Saturday, March 22, 2008

Chinese Marshall Plan in Africa

Today I attended a conference on “South-South Cooperation and Global Trade: Bypassing the Hegemon?” – organized by GMU’s Center for Global Studies- at the Carnegie Endowment for International Peace, Washington D.C. The first two panels were pretty lame, at least for me because more political and cultural arguments were being discussed (which do not interest me, though they are significant in their own place)! The third panel was about the current state of global trade relations, especially the fledging Doha Round and its implications to the developing countries. This round was pretty interesting (may be because I am more interested in economics than in politics)...(interesting stuff from the third panel will appear as a separate blog topic)...

One particular speaker during the first panel made some interesting points about Chinese interest in Africa and Chinese strategy in controlling African resources through its financial grants/loans and coaxing foreign policy. Before proceeding further, I have to say that Mark Katz’s presentation on the Russian geo-economic vision and their intent in appearing “strong” in the international arena was also pretty good.

Joshua Eisenman argued that China follows three strategies in its dealing with Africa:

1) Bilateral asymmetry: China deals with each nation separately and tries to bring strategic policy coherence among the nations its deals with, however individual African nations are not able, or they do not have the ability, to comprehend long term strategic plan of Chinese interest on their soil. China is particularly concerned with securing economic resources in these countries and it engages through the Chinese Communist Party International Department. The long term vision and vested interest in securing resources from Africa gives China a strategic advantage over the African nations, which are unable to fathom the depth, scale, and scope of Chinese interest in the region.
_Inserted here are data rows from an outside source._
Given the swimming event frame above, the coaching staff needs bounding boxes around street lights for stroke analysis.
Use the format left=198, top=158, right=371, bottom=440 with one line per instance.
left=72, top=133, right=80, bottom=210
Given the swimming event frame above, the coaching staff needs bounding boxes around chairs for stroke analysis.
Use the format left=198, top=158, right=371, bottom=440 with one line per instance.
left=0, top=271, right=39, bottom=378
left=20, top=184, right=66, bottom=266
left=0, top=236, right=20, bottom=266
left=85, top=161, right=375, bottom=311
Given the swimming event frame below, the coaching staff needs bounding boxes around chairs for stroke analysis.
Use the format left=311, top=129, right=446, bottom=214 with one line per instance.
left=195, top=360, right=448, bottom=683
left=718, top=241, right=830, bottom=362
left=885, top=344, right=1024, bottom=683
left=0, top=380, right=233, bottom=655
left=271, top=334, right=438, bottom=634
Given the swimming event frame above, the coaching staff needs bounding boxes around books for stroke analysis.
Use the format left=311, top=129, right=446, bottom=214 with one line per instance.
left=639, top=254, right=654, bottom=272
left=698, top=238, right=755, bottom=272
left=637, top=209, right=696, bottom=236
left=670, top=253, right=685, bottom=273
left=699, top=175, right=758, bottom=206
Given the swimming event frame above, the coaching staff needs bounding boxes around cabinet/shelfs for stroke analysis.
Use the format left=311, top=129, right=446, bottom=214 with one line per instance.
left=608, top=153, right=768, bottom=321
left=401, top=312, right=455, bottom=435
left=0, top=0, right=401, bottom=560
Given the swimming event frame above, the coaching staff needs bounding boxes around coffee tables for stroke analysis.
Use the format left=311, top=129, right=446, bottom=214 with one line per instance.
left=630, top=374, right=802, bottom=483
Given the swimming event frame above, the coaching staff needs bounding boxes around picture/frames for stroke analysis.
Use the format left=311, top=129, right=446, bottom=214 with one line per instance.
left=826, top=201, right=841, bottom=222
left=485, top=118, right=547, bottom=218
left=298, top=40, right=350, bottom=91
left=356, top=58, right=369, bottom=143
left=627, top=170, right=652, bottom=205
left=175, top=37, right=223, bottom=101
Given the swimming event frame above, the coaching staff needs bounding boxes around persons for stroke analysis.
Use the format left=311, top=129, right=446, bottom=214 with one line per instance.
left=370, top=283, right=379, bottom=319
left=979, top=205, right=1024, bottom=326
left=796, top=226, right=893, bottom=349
2) Political resources: China does not care where and to what type of leaders its money goes as long as its interests are secured. China gave $42 million to Mugabe last week to make/renovate his palace. This is hardly been out in the news because secretive dealings, bribery and coaxing is high in China’s engagement with Africa. Additionally, China does not anymore care about ideology, i.e. trying to deal with domestic communist parties in the African countries. It deals with all political parties (party-party ties) to ensure that its economic and vital interests are secured. Since 1997-2006, China had 200 exchanges with the African political parties and it feted 60 African party chiefs in China itself. This is a strategy to morally, financially, and politically bind African leaders so that there is no objection at all to Chinese interests.

3) Financial resources: The whole aid world was shaken when China $15 billion aid to Africa during African-China conference in China last year. However, Joshua argues that it is not aid but an investment for profit. The total grants are specific and low and is incomparable to Western aid/grant. China is trying to bind African nations in financial debt because while it gives debt relief on one hand and it signs more interest-bearing loans, despite knowing that the poor African nations would default on its loans once they mature, in the other hand (one example is China gave debt relief of some $65 million and sanctioned $1.2 billion new loan to the same country). Importantly, the allotted money never go out of Chinese banks. For instance, China announced billions of dollars of aid to Angola, which never received the money. What the Chinese did was that it deposited a cheque in Angola’s name in its EXIM bank and for any new project to be executed in Angola, it transferred money to one of the predetermined five bidders for investment projects. Funds were in fact transferred from one bank to another in China itself. It never made its way to Angola, though infrastructure or whatever project was intended for was started or done. Meanwhile, Angola paid off China's loan from oil exports. This ensured that Chinese money stayed at home, it earned profit, and extremely vital oil flow was guaranteed for a long time.

What a shrewd strategy to dupe the African nations! The conditions for Chinese dealings with African countries are: employ Chinese firms and not recognizing Taiwan. The dragon is marching and widening its mouth slowly and steadily. Welcome to the Chinese Marshall Plan for Africa!